Alamos Gold (TSX: AGI) has announced that it has entered into an agreement to acquire a 3% net smelter return (NSR) royalty on production from four claims at its Island Gold mine in Ontario for $75 million, reducing its company-wide cost guidance for this year by US$13 per ounce.
The royalty, acquired from a private company, covered 71% of the current project reserves and a further 1.1 million oz. of inferred resources.
At the site level, Alamos expects all-in sustaining costs (AISCs) to decrease by US$40 per oz., to US$740 to US$780 per ounce.
As a result of this transaction, the effective NSR on Island Gold reserves will decrease to 2.2%, down from 4.4%, previously.
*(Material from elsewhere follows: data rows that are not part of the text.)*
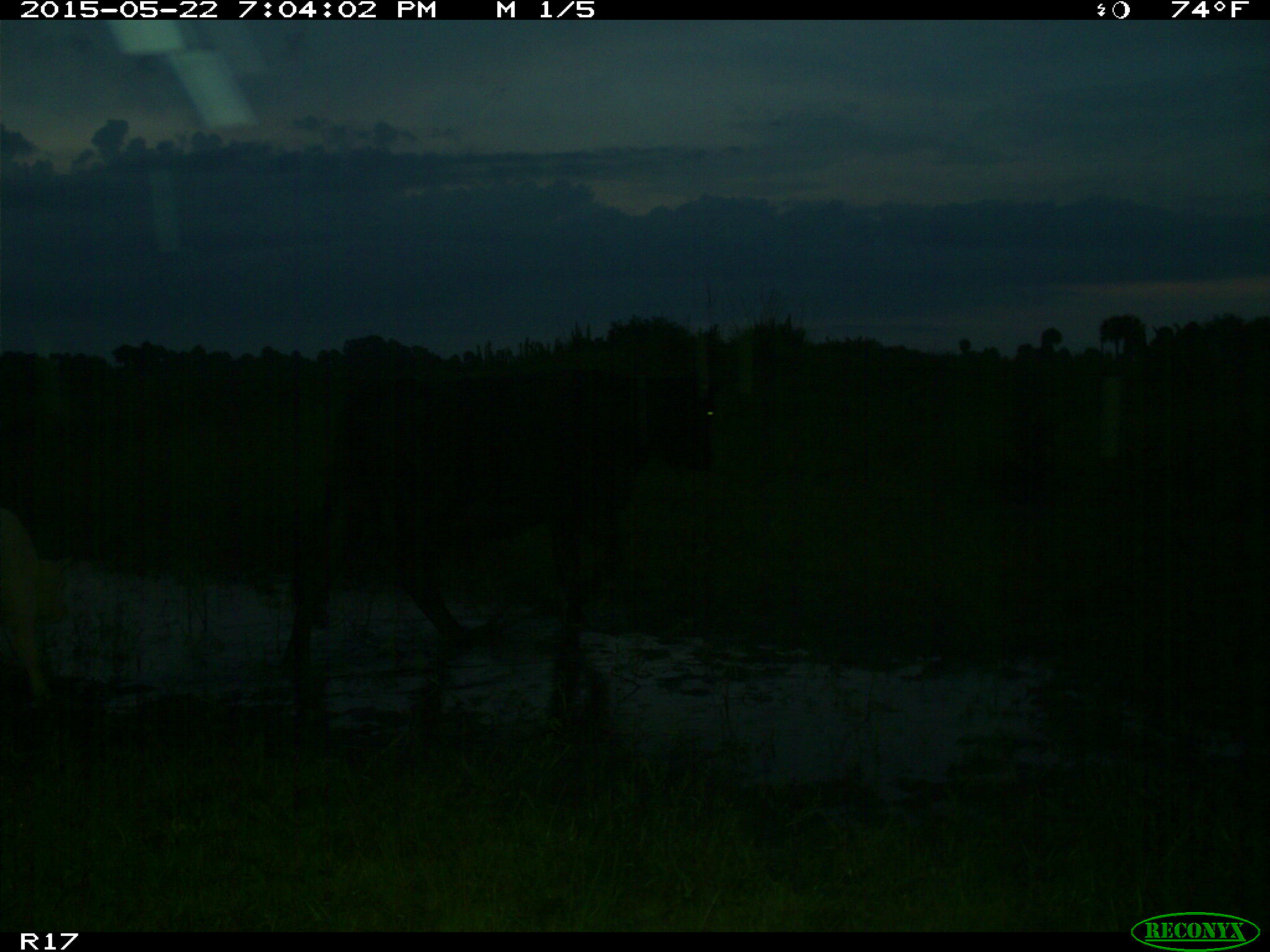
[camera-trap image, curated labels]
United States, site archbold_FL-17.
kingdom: Animalia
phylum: Chordata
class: Mammalia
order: Artiodactyla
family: Bovidae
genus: Bos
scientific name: Bos taurus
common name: domestic cow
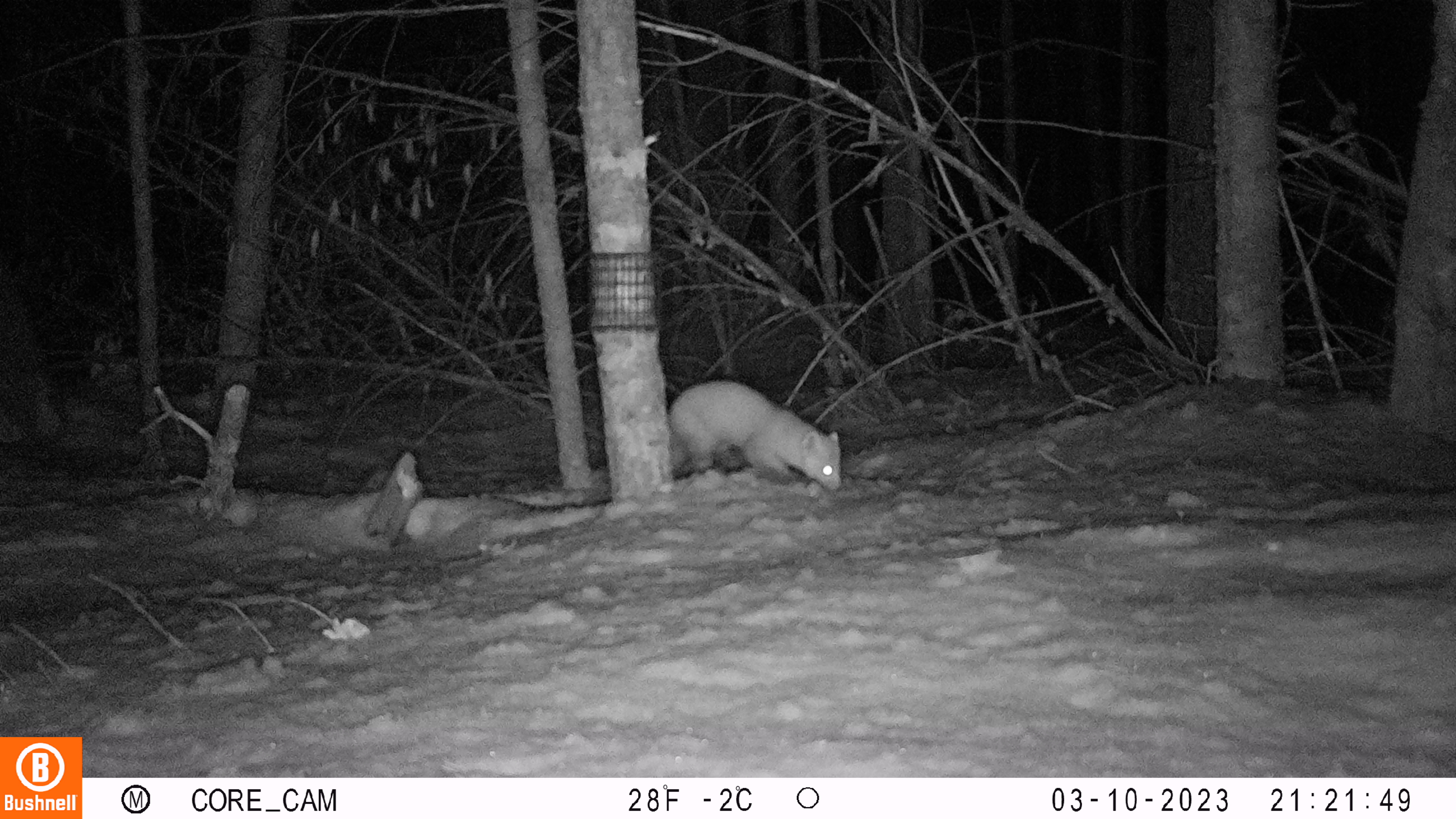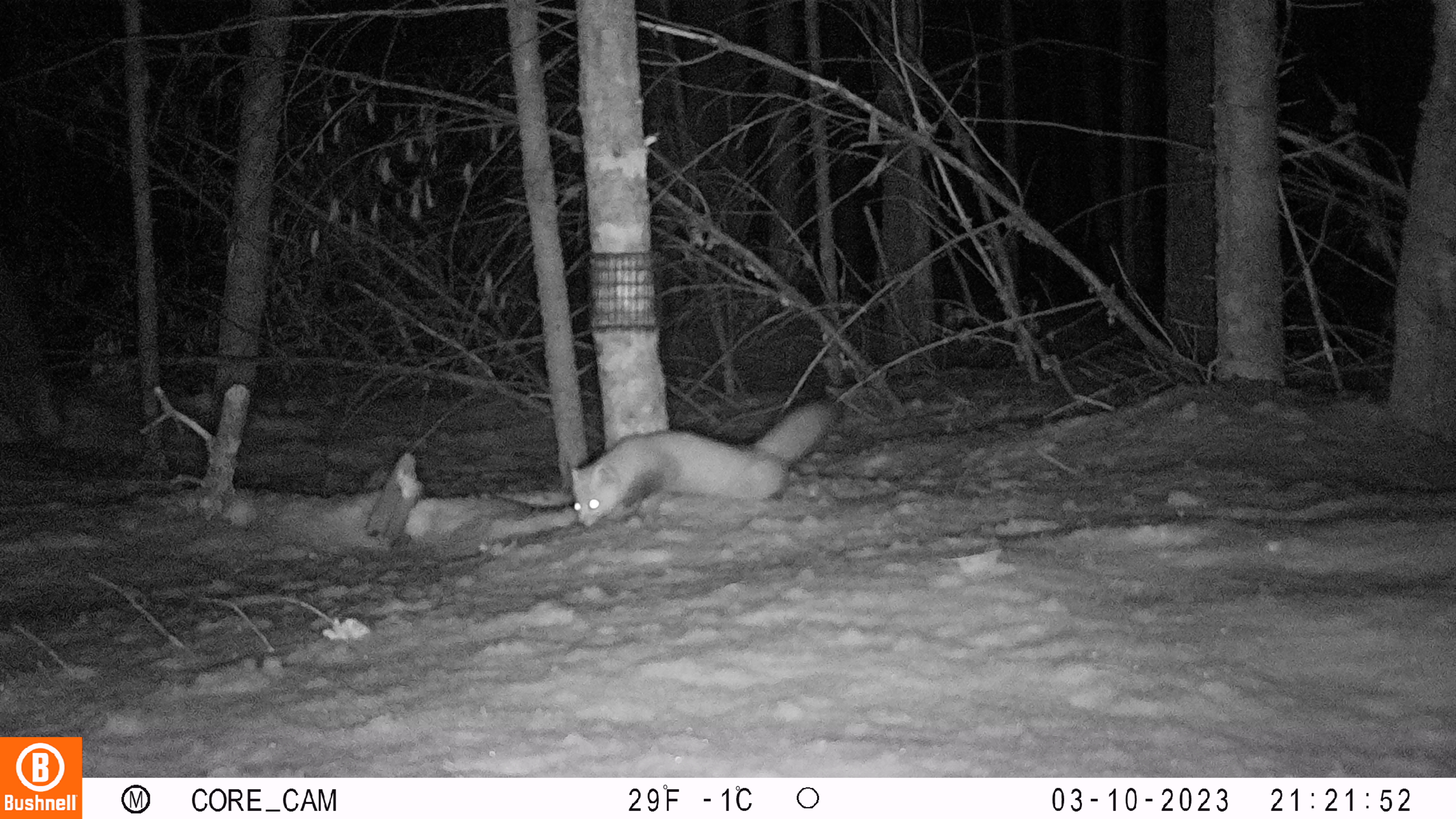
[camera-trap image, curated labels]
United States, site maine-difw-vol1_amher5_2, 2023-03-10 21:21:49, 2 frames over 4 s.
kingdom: Animalia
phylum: Chordata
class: Mammalia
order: Carnivora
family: Mustelidae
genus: Martes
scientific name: Martes americana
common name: american marten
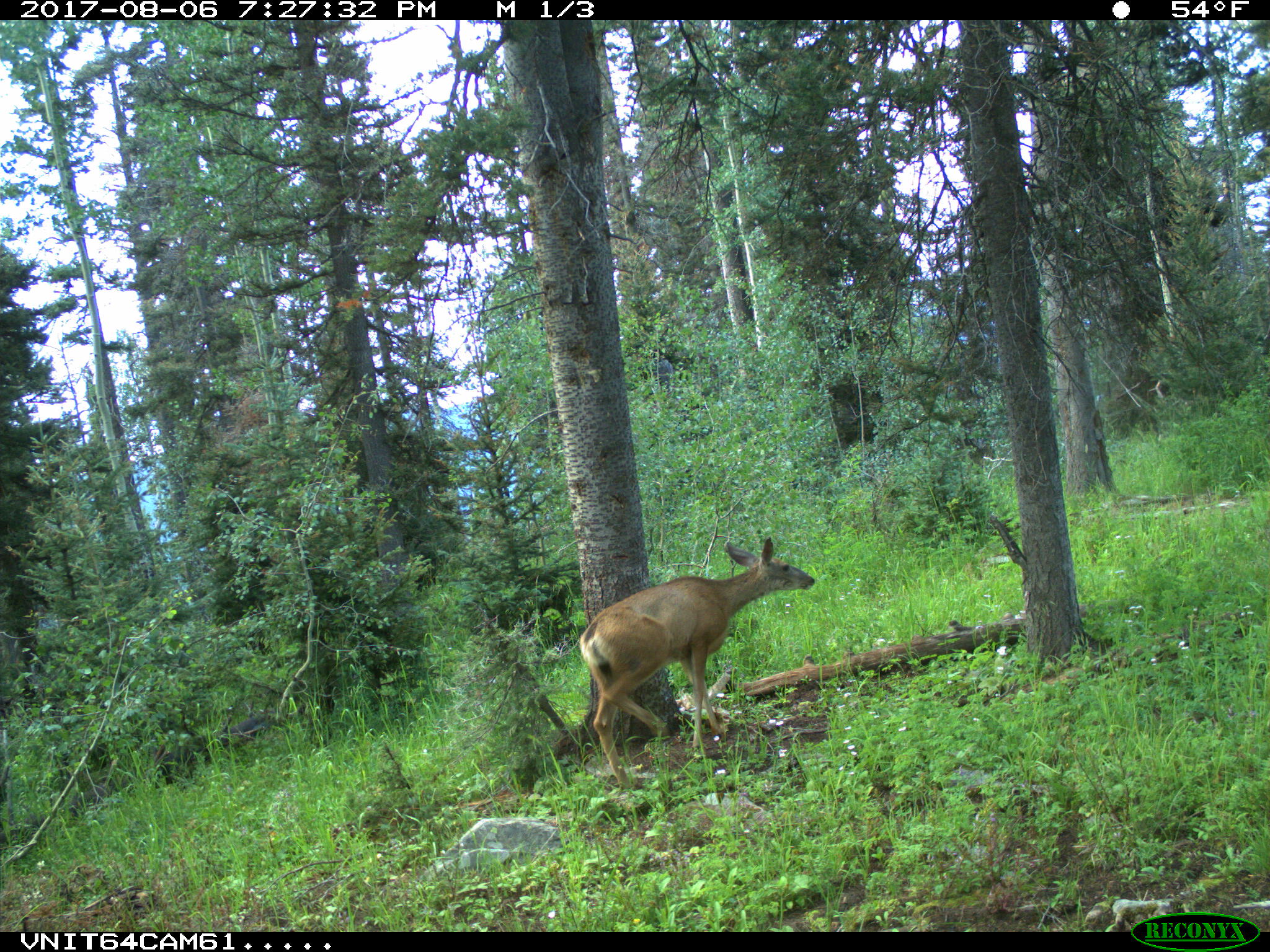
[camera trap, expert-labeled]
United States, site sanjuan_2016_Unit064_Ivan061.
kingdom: Animalia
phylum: Chordata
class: Mammalia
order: Artiodactyla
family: Cervidae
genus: Odocoileus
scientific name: Odocoileus hemionus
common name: mule deer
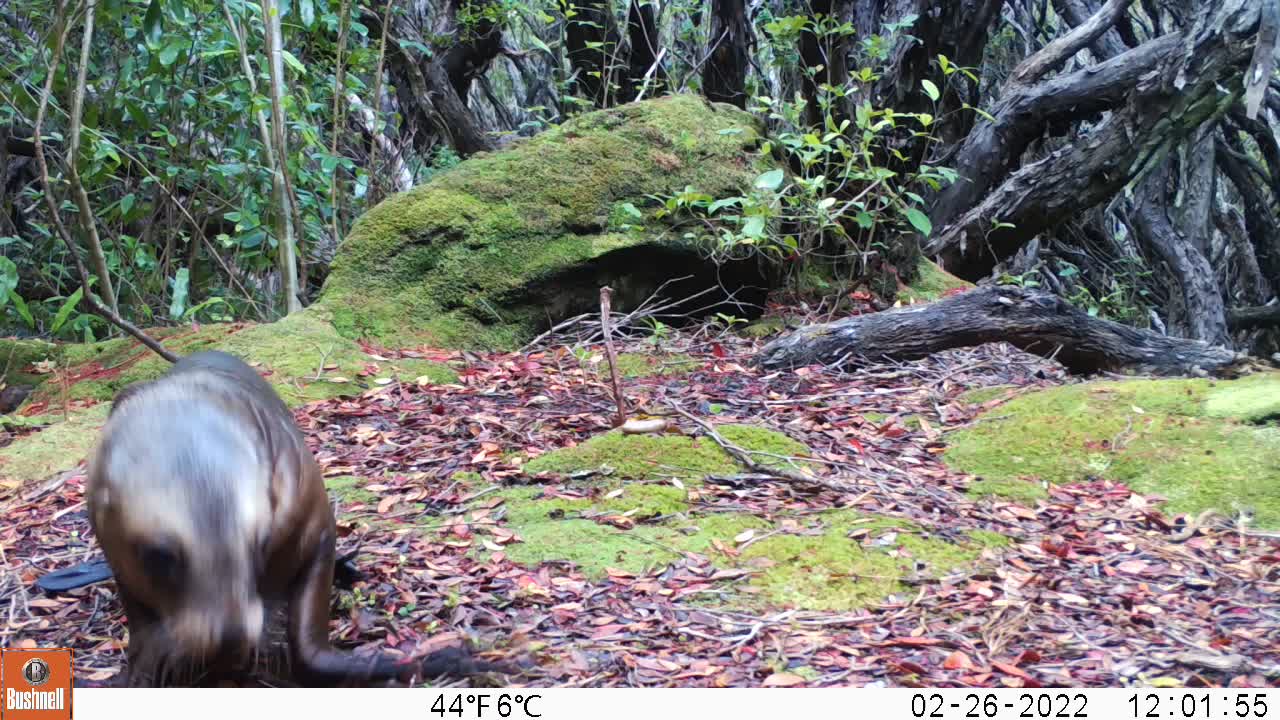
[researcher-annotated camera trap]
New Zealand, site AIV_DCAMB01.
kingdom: Animalia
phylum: Chordata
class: Mammalia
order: Carnivora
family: Otariidae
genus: Phocarctos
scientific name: Phocarctos hookeri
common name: new zealand sea lion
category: sealion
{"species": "sealion (new zealand sea lion) (Phocarctos hookeri)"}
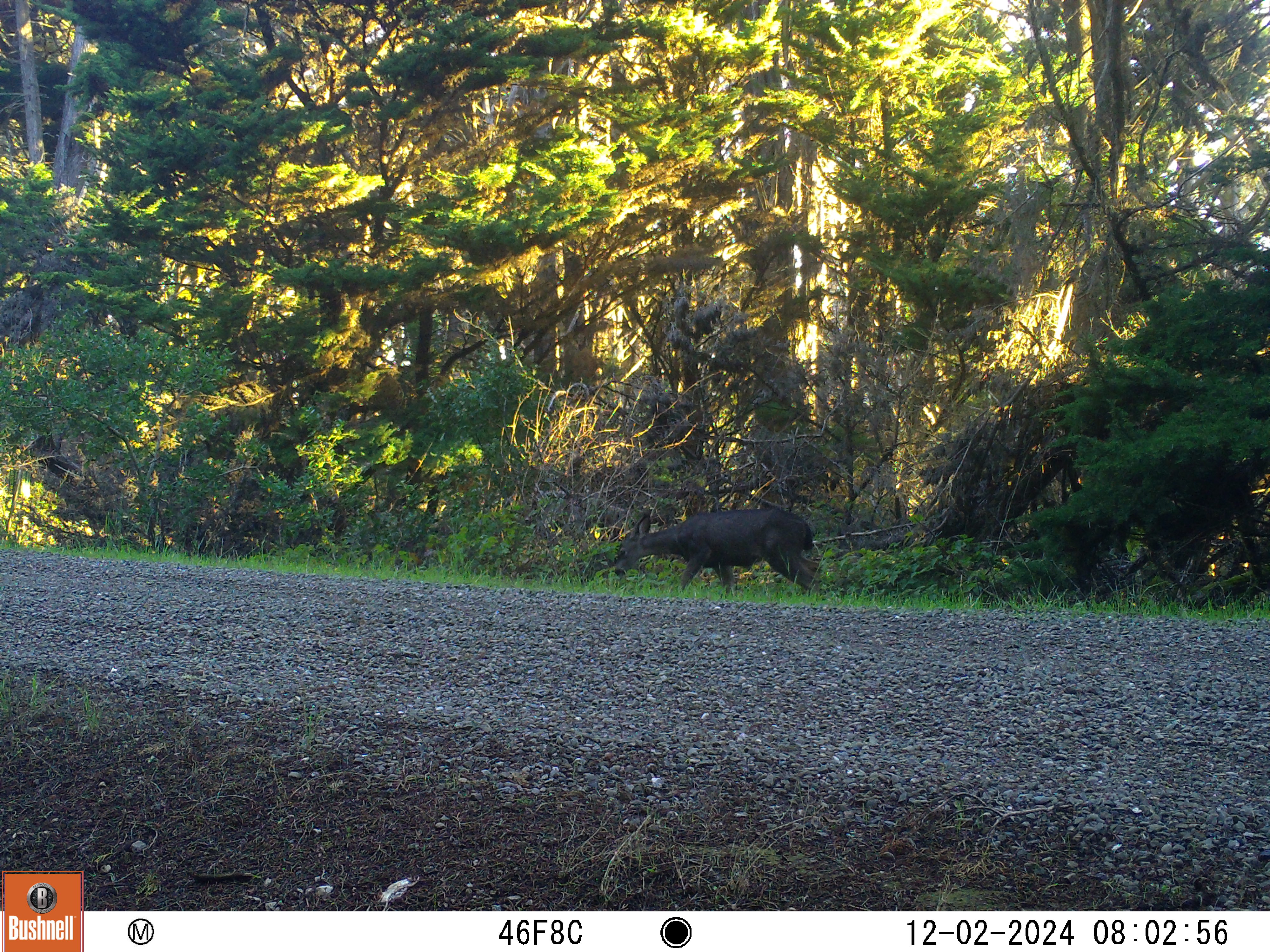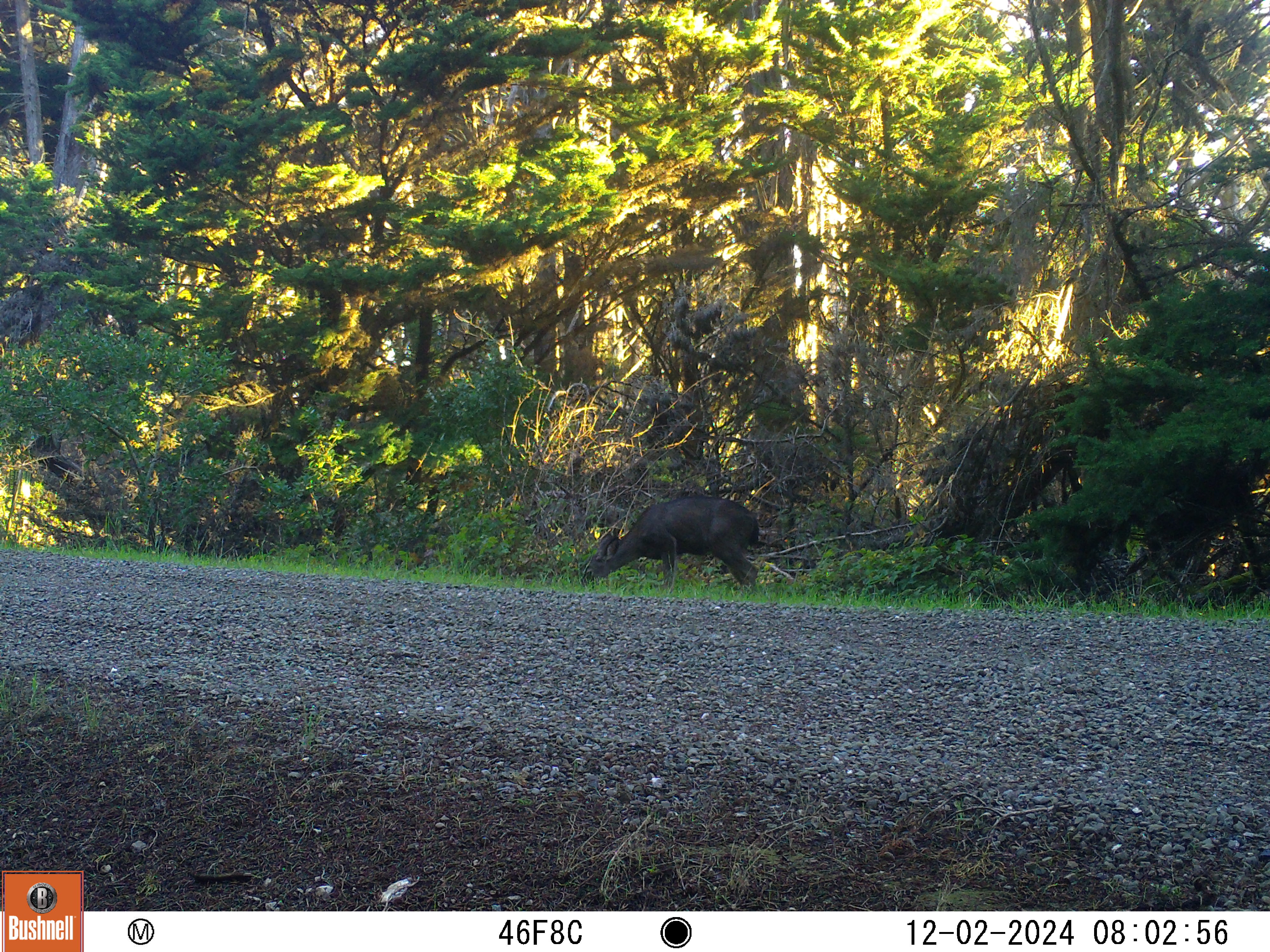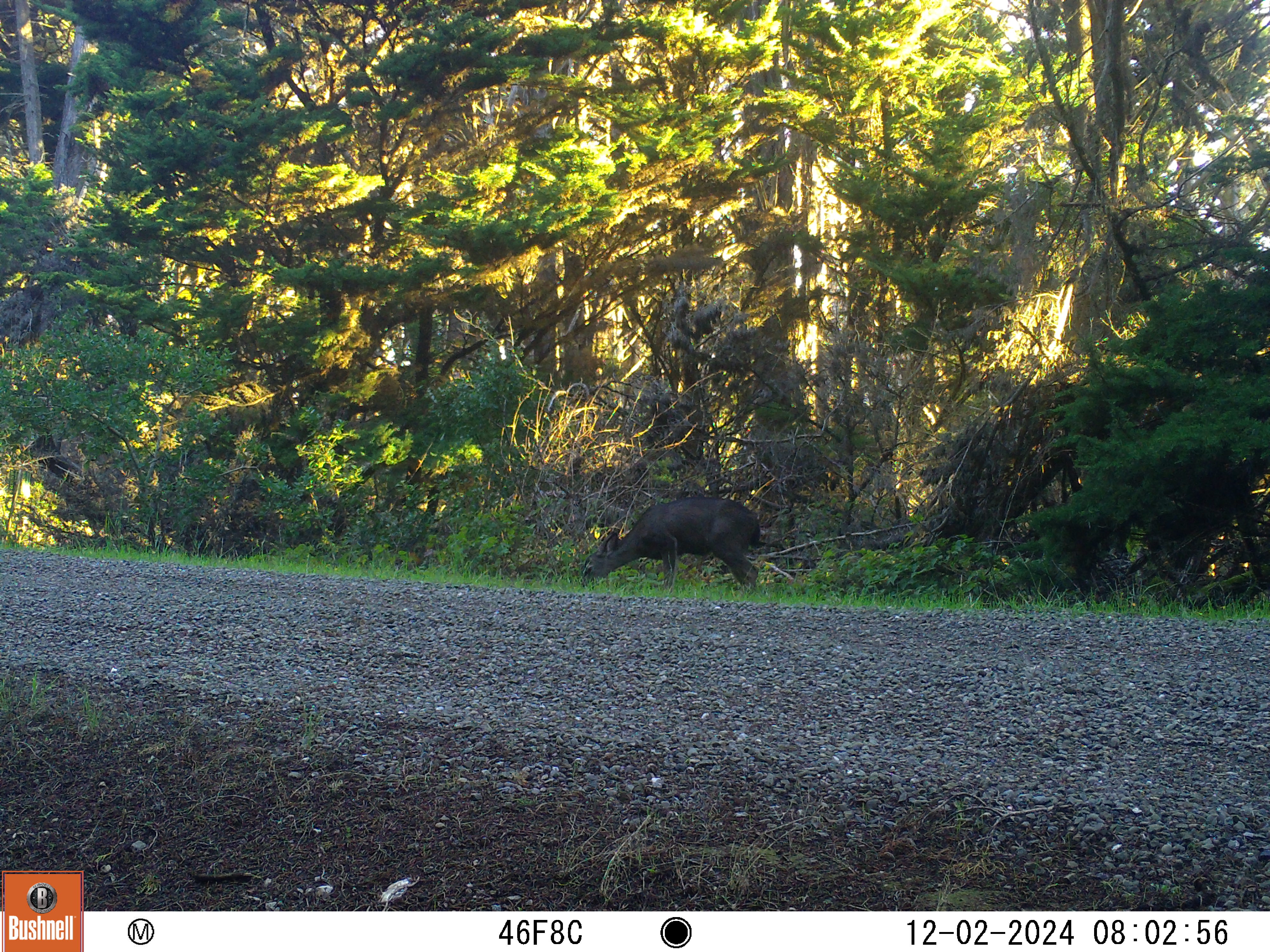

“The acquisition of the royalty further reduces costs at what is already a low-cost operation while also increasing our exposure to the tremendous exploration upside,” John McCluskey, the company’s president and CEO, said in a press release. “Since we acquired Island Gold in 2017, the mineral reserve and resource base has doubled, with the deposit approaching 4 million oz. across all categories. With the deposit open laterally and down-plunge across several areas of focus, we see excellent potential for this growth to continue at a greatly reduced royalty on future production.”
In January, the company released exploration results from Island Gold, with high-grade intercepts outside the resource limits.
This year, the asset is expected to contribute 130,000 oz. to 145,000 oz., out of a total of 425,000 oz. to 465,000 oz. on a company-wide basis.